Theory

Passive Sonar

As an alternative to measurement of vehicle motion using a radar gun, I wanted to build a very low cost system which didn't require illumination of the vehicle either actively with a local source (monostatic radar/sonar) or passively (bistatic radar/sonar). The acoustic energy generated by the vehicle itself can be used to locate the vehicle by measuring the angular direction of the source of the sound. This is called passive sonar, very similar to the type of sonar performed on submarines to locate other ships, for example.

Doppler Shift

My first approach was to see if I could measure the Doppler shift of the road noise as a vehicle passes by the sensor, just like a siren on an emergency vehicle displays a shift in pitch as it travels past the listener. I found out that there is no detectable Doppler shift of the road noise because the primary sources of the noise are not on the vehicle itself, but rather arise from the impact of the tires on the rough surface of the road. Since the noise is coming from the road which is not moving with respect to the listener, there is no Doppler shift.

Time Correlation

The basic idea behind passive sonar is to use two or more microphones to measure the sound emitted by a moving vehicle and determine the difference in time between the signal arrival at the sensors.

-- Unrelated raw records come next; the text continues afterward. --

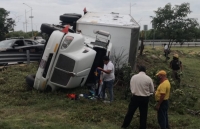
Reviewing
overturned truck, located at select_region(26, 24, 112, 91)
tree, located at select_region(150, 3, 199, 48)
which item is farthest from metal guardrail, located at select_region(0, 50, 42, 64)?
tree, located at select_region(150, 3, 199, 48)

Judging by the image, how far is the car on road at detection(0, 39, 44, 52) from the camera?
48.2 feet

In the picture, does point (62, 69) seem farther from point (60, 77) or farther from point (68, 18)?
point (68, 18)

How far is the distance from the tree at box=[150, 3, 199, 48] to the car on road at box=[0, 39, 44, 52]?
1190cm

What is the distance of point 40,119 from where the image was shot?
23.6ft

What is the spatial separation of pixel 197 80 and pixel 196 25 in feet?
29.1

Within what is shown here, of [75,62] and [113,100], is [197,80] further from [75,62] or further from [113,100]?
[75,62]

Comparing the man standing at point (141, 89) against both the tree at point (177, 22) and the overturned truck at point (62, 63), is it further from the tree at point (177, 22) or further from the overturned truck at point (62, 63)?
the tree at point (177, 22)

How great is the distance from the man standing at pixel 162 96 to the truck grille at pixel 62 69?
3.02 metres

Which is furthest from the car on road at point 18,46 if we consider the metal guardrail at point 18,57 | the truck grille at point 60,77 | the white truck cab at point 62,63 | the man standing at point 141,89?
the man standing at point 141,89

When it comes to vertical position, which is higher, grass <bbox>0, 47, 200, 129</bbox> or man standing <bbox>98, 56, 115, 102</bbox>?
man standing <bbox>98, 56, 115, 102</bbox>

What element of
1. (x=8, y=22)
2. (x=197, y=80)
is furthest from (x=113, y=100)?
(x=8, y=22)

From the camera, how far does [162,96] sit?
7.02 m

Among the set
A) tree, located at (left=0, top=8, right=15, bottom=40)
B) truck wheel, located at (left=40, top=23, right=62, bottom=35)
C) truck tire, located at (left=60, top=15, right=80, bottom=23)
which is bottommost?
tree, located at (left=0, top=8, right=15, bottom=40)

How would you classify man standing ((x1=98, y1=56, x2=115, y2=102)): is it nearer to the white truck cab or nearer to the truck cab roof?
Answer: the white truck cab
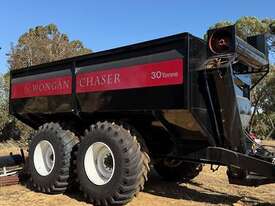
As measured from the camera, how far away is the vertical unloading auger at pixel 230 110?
629cm

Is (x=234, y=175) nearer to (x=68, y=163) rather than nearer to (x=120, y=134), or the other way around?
(x=120, y=134)

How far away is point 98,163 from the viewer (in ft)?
24.8

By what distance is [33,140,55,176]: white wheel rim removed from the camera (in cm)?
854

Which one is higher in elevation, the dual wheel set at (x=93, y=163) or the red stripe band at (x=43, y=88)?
the red stripe band at (x=43, y=88)

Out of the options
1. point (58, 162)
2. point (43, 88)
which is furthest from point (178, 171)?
point (43, 88)

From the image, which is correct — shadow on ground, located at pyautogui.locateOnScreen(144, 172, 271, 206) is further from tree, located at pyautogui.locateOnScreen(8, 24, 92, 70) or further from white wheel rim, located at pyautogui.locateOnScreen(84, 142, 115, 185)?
tree, located at pyautogui.locateOnScreen(8, 24, 92, 70)

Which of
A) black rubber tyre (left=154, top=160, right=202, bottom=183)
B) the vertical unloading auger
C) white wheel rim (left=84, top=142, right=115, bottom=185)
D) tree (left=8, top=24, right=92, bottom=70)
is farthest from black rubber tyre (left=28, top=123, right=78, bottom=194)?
tree (left=8, top=24, right=92, bottom=70)

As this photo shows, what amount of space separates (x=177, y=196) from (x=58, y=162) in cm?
210

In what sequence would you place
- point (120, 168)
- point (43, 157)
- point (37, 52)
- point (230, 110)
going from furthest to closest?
point (37, 52), point (43, 157), point (120, 168), point (230, 110)

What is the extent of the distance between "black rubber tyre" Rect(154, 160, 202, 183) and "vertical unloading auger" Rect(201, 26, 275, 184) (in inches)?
87.1

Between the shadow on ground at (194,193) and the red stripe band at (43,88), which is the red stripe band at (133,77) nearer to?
the red stripe band at (43,88)

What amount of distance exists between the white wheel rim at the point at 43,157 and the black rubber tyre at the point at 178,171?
6.65ft

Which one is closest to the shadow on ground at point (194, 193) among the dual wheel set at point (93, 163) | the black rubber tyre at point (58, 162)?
the dual wheel set at point (93, 163)

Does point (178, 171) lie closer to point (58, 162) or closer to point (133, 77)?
point (58, 162)
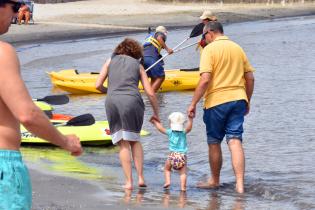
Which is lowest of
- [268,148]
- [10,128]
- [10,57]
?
[268,148]

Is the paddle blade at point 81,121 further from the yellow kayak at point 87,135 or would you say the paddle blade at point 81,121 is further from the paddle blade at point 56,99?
the paddle blade at point 56,99

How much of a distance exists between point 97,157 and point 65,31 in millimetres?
26411

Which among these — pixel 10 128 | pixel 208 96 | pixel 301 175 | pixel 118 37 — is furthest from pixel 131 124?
pixel 118 37

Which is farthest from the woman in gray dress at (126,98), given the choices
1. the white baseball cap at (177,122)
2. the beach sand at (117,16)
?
the beach sand at (117,16)

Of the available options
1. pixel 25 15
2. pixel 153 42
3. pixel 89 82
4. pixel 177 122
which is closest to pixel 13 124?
pixel 177 122

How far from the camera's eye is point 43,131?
3.90 meters

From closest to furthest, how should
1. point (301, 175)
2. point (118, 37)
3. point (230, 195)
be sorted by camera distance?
1. point (230, 195)
2. point (301, 175)
3. point (118, 37)

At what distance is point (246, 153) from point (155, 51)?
4.85m

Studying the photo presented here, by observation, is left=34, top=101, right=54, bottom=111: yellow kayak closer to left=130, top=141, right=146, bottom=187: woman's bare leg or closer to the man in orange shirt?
left=130, top=141, right=146, bottom=187: woman's bare leg

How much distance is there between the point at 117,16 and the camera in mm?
45844

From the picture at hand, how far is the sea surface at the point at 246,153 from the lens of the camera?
7.95 metres

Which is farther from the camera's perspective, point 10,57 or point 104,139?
point 104,139

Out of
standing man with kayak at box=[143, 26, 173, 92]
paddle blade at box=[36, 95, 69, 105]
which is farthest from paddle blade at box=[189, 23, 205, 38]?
paddle blade at box=[36, 95, 69, 105]

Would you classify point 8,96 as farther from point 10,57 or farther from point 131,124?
point 131,124
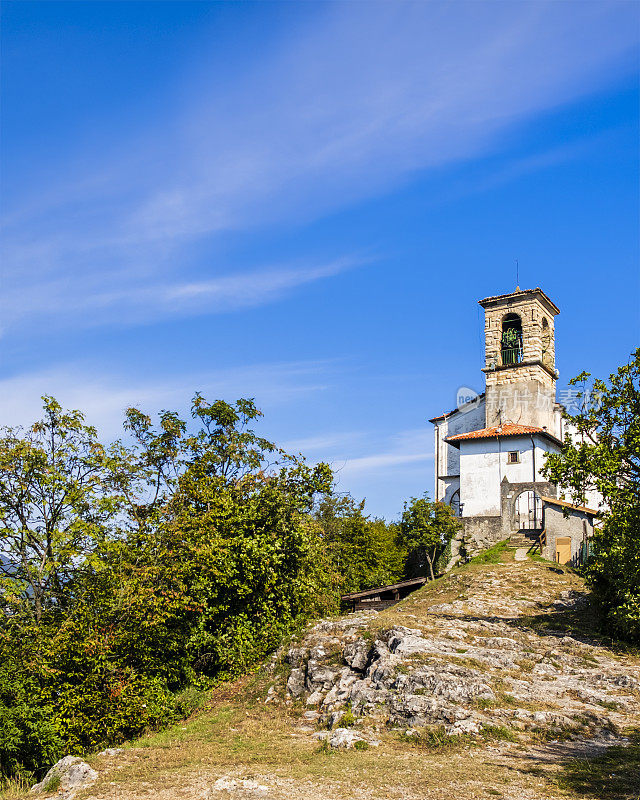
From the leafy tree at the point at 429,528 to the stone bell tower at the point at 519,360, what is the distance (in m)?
7.49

There are existing systems which use time of arrival (TOA) to locate the source of sounds using triangulation geometry. However in my particular application the time of flight is short and the time differences between microphones will be relatively small compared to the wavelength of the sound. Rather, this measurement will capture the phase difference of a sound wave measured at two closely spaced microphones. This is similar to phase interferometry used in radio astronomy and presumably used in some other acoustic-based locating systems.

The basic geometry is shown in Figure 1 where D is the distance from the microphone baseline to the roadway, b is the separation between microphones, x is the lateral position of the vehicle from the center of the microphone array, and θ is the angle between the baseline and the direction to the vehicle. The distance from the left microphone to the vehicle will be different from the distance from the right microphone to the vehicle by the amount δ_t ∙ v_s where δ_t is the time delay of the sound signal between the two microphones and v_s is the speed of sound.

If we assume a plane wave approximation to the sound wave at the microphones, the relationship between the vehicle position, x, and the time delay becomes:

Equation 1

As the vehicle passes the sensor array, the measured time delay will map out a smooth function and, in principle, the vehicle speed can be extracted.

Hardware

A basic constraint for this project is to keep the cost of hardware as low as possible, so I chose to leverage a Raspberry Pi computer since the linux operating system supports stereo audio natively and USB sound cards with stereo microphone inputs are low cost. Since the speed of sound is about 343 m/s at room temperature and sea level, if the microphones are spaced 1 meter apart the maximum time delay will be about +/- 3 ms. Typical audio sample rates are 44.1 kHz or 48kHz which should be sufficient to capture a time difference of 3 ms.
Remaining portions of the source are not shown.